Policja ma obowiązek działać według litery prawa
Skoro tego nie robi, jej komendant jest winien buntu. To nie jest jakaś obstrukcja, jakieś mącenie, to w świetle prawa jest zwykły bunt, zamach stanu. Nie ma działań siłowych, nikt nie strzela jak to się zwykle dzieje, bo takie rzeczy dzieją się w krajach, w których społeczeństwo zdaje sobie sprawę z powagi sytuacji. Z tego, że odbiera im się podmiotowość. W Polsce nawet ci, świadomi sytuacji, czekają niczym oszołomiony ciosem olbrzym.
Ale olbrzym w końcu może oddać i nad tym problemem pracują teraz wysłannicy Jagodna, by ten szok zagospodarować. Powodzią, polsatowską wrzutką o "zagłębiu aborcjonistycznym" , czy jakimś dylematem Kotuli.
Ale tego, że Policja stawia się ponad porządkiem prawa w Polsce, że Wojsko nie reaguje na zamach stanu...
Przypominam, że dzisiaj wszystkie instytucje państwowe wypowiedziało posłuszeństwo najwyźszym organom sądowym Polski!

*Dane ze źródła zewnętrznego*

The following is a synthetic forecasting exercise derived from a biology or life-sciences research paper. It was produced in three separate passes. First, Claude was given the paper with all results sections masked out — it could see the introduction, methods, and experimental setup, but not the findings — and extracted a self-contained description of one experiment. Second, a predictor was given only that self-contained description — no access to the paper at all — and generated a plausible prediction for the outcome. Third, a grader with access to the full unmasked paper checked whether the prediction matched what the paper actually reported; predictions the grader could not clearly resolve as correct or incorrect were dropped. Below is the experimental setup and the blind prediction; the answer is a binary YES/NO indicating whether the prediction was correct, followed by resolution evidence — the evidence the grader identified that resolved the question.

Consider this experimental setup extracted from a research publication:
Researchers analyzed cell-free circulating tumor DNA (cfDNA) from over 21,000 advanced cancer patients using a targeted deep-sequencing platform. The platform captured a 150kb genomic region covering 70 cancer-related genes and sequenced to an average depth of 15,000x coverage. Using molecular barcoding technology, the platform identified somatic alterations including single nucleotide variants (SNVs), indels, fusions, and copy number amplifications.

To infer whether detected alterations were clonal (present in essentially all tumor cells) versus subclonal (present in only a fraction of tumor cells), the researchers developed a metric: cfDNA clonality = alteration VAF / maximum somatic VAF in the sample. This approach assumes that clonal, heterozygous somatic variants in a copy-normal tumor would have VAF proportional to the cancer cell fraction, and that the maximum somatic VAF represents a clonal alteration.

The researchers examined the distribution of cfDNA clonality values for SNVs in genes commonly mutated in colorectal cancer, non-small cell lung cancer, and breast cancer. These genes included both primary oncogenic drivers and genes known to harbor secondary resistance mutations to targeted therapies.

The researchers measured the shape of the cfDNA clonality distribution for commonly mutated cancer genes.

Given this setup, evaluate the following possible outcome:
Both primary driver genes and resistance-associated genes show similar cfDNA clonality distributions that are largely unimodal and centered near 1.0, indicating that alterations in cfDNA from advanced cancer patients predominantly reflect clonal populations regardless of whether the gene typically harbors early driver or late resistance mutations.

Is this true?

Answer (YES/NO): NO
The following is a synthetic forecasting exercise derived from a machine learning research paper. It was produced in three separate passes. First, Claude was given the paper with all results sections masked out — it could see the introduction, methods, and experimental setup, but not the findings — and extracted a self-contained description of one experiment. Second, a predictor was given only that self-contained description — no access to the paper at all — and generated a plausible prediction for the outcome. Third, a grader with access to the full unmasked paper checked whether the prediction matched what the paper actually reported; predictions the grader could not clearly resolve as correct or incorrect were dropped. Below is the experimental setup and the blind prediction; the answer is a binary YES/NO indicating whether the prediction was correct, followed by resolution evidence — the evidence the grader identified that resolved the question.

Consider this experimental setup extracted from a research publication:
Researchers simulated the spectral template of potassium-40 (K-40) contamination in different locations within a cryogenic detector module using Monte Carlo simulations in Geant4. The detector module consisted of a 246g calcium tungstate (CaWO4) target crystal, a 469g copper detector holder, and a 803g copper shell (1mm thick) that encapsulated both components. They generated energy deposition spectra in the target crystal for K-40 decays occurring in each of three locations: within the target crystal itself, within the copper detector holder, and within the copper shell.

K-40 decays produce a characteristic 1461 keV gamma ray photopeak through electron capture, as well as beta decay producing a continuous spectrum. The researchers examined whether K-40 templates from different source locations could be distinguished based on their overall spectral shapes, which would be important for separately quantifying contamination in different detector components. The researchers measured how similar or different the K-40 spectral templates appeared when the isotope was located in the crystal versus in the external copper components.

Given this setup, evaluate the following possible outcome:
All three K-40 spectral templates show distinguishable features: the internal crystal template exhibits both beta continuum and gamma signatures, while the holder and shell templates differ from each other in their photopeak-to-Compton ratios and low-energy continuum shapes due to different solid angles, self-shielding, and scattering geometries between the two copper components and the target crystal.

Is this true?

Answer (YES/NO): NO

Czyli, w Polsce takie instytucje, jak sąd, przestały istnieć.! Tusk te sądy uniewaźnił i nie liczy się z nimi ani rząd, ani Policja, samorządy, Wojsko.... Tylko ja i Wy mamy się poddawać władzy, której według Tuska nie ma...
Wiedziałem, że otumanieni głosujący na Tuska, głosują za wiochą zabitą dechami...To wiedziałem. Ale to nadal byłaby Polska, choć zabita dechami.
Ale, czy oni wiedzieli, że głosują na Gubernatora?
I czy dzisiaj uważają to za błąd, czy za sukces?